NEWPORT BEACH – I don’t know about you, but whenever I am in an airplane experiencing turbulence, I draw comfort from the belief that the pilots sitting behind the cockpit’s closed door know what to do. I would feel very differently if, through an open door, I observed pilots who were frustrated at the poor responsiveness of the plane’s controls, arguing about their next step, and getting no help whatsoever from the operator’s manuals.
So it is unsettling that policymakers in many Western economies today resemble the second group of pilots.
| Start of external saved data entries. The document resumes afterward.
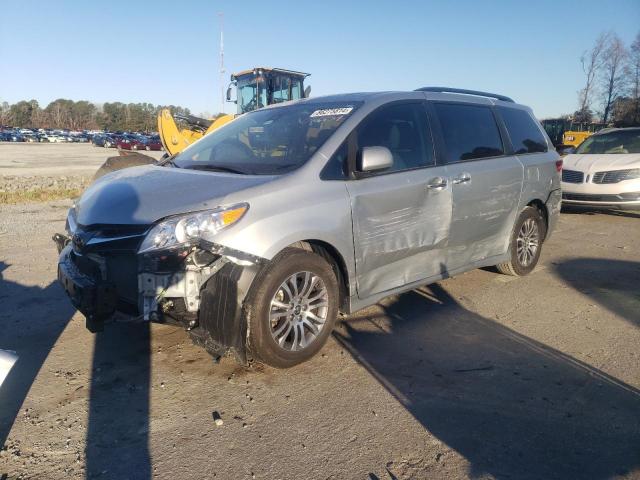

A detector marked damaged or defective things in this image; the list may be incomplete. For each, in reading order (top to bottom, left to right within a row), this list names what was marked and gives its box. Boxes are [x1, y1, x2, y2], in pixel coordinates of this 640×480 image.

damaged front end [53, 203, 264, 364]
crushed front bumper area [55, 231, 264, 362]
dented side panel [348, 167, 452, 298]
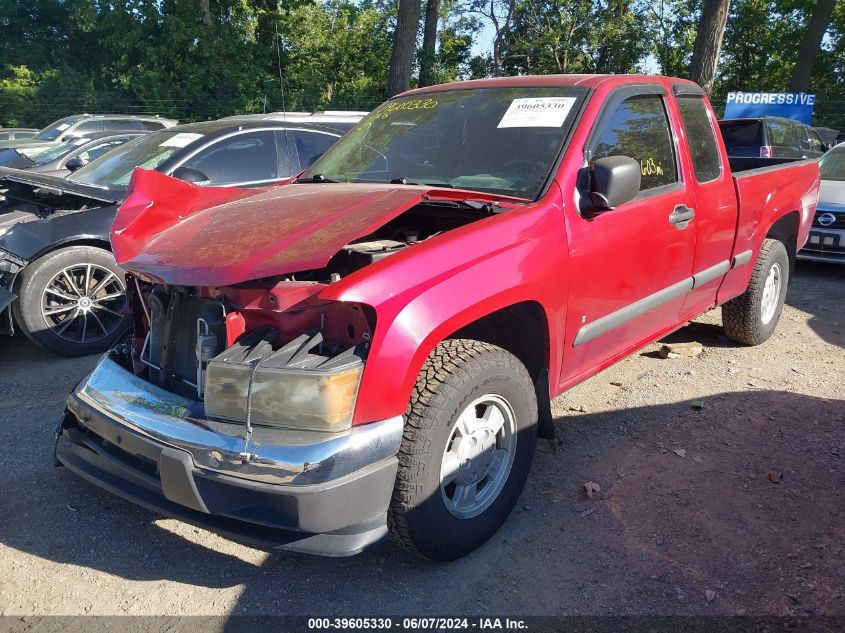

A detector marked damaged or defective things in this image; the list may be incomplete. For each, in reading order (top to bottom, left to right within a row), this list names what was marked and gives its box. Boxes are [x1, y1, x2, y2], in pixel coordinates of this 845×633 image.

rust on hood [109, 169, 436, 286]
crumpled hood [113, 169, 438, 286]
exposed headlight assembly [206, 324, 364, 432]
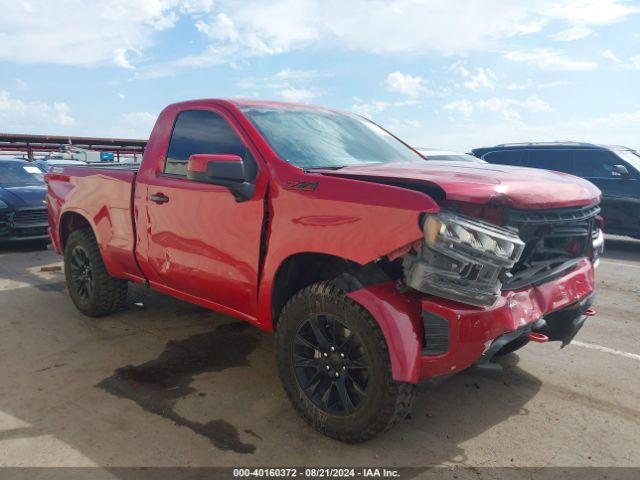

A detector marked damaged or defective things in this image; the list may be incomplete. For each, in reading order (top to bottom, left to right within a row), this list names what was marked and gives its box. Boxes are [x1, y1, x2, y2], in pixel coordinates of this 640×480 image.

crumpled hood [0, 185, 47, 207]
crumpled hood [316, 161, 600, 210]
damaged front end [404, 213, 524, 308]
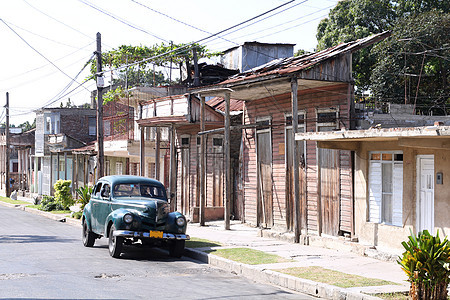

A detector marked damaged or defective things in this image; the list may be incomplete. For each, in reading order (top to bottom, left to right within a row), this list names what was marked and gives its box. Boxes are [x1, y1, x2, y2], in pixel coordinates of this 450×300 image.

rusty metal roof [220, 31, 388, 85]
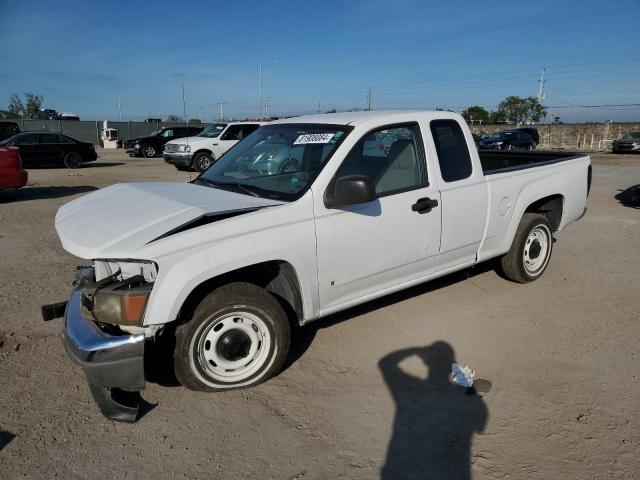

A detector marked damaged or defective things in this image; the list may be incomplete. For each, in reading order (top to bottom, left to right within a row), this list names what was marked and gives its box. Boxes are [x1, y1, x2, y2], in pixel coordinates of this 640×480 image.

damaged front bumper [62, 268, 146, 422]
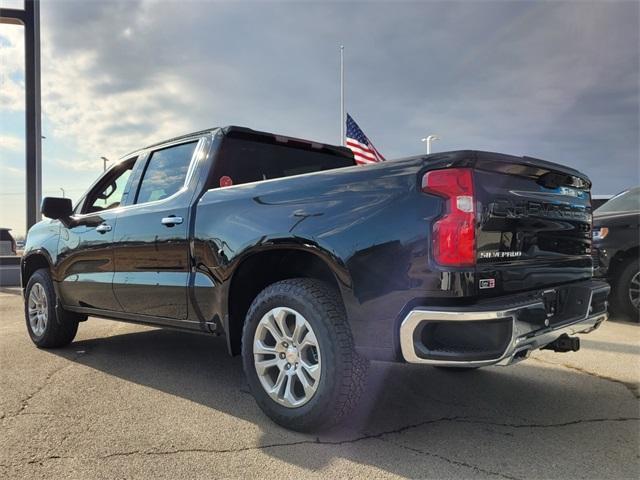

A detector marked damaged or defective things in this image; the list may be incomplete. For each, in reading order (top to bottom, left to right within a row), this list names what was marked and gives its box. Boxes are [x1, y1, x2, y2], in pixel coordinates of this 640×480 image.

crack in asphalt [528, 358, 640, 400]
This perception reflects not only the contradictory pronouncements and behavior of policymakers, but also the extent to which economic outcomes have consistently fallen short of their expectations.
This perception is evident in Europe, the United States, and Japan, where indicators of economic sentiment are deteriorating again, already-weak recoveries are stalling, and over-stretched balance sheets are becoming even more precarious. Understandably, companies and households are becoming even more cautious – inevitably making a difficult job for policymakers that much harder.
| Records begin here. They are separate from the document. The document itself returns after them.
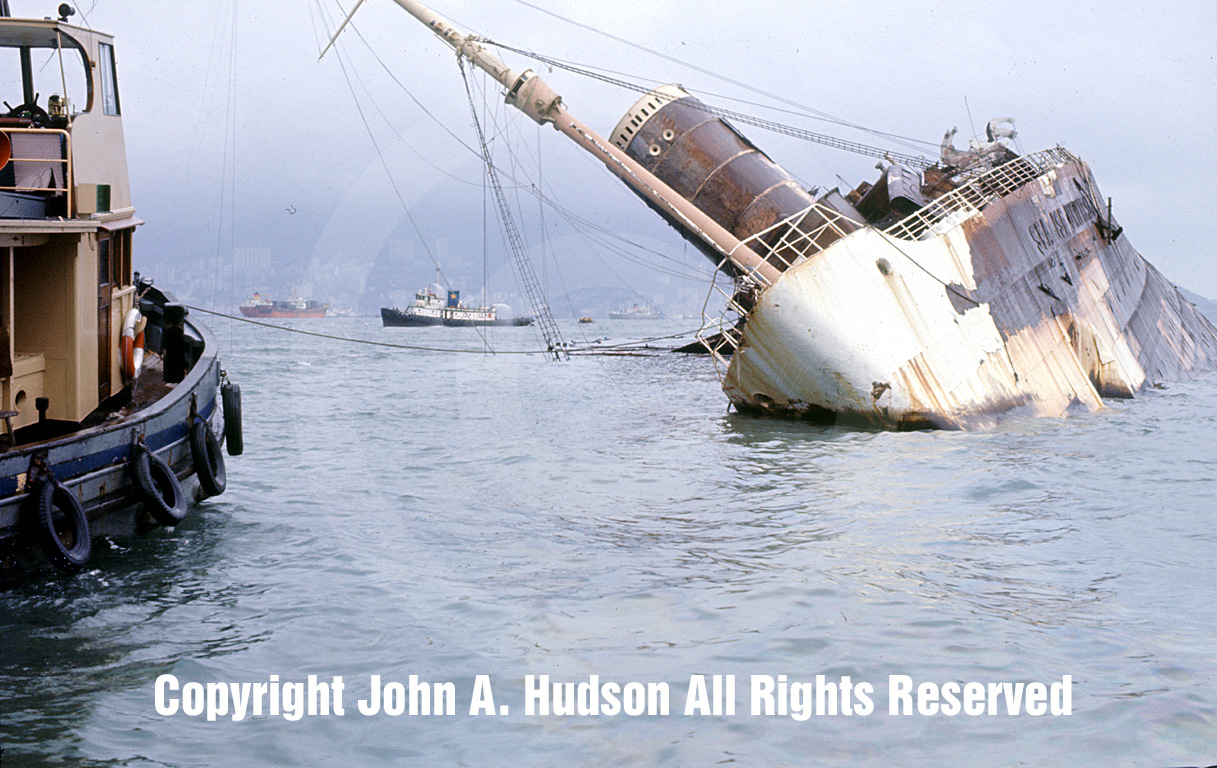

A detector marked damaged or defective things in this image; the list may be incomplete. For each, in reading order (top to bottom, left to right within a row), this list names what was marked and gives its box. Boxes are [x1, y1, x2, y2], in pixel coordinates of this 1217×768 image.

corroded metal hull [720, 159, 1216, 428]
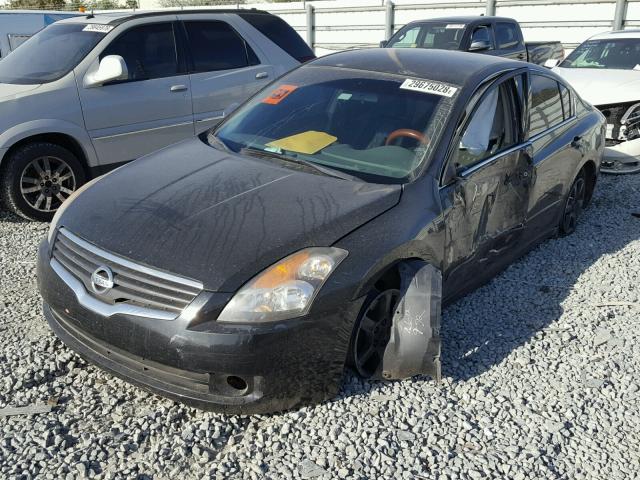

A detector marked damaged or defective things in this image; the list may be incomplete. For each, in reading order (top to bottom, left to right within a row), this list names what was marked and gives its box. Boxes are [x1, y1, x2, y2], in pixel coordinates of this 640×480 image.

damaged black car [38, 50, 604, 414]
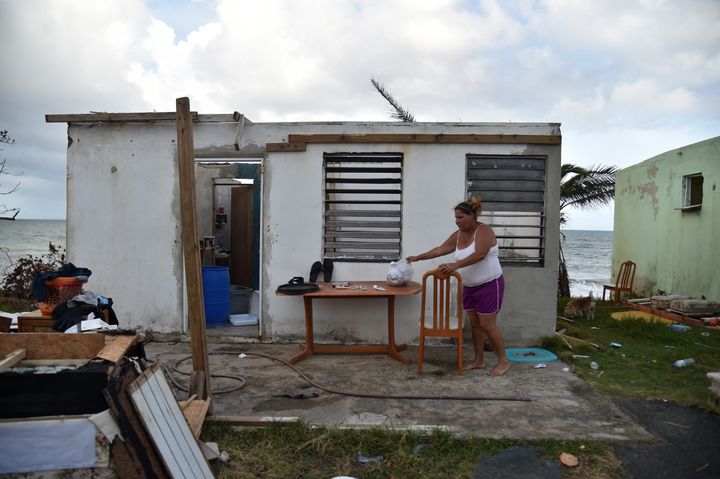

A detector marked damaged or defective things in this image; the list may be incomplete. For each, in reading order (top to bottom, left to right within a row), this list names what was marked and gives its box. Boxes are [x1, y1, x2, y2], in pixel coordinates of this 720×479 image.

damaged white house [45, 110, 564, 346]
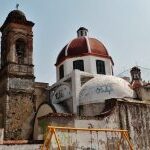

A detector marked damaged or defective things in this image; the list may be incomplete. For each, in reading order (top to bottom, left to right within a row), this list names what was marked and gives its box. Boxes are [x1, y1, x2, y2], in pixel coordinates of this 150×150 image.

rusty metal frame [41, 126, 134, 149]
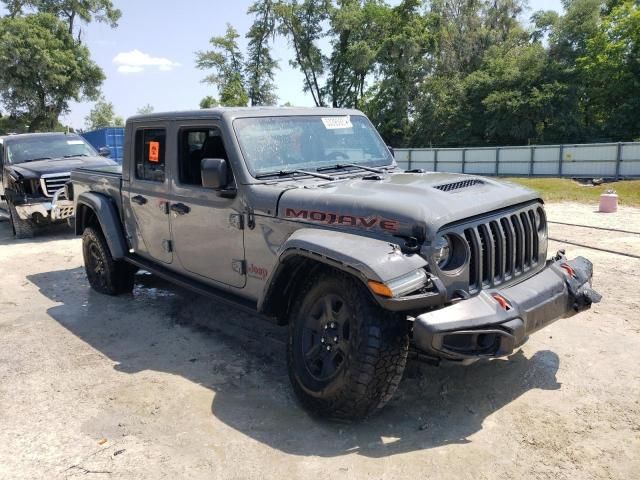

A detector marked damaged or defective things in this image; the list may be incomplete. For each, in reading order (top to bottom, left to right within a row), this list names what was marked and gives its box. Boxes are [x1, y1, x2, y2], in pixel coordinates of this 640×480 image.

damaged bumper [13, 189, 74, 223]
damaged bumper [412, 255, 604, 360]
In Europe, policymakers have failed to counter an expanding sovereign-debt crisis in the eurozone’s periphery, despite many summits and programs, multiple expensive bailouts, and the imposition of painful economic sacrifices on societies. Like an airplane piloted in confusion, the European economy has not behaved according to the instructions. As Greek Prime Minister George Papandreou put it last week in his powerful letter to the head of the Eurogroup, Luxembourg’s Prime Minister Jean-Claude Juncker, “The markets and rating agencies have not responded as we had all expected.”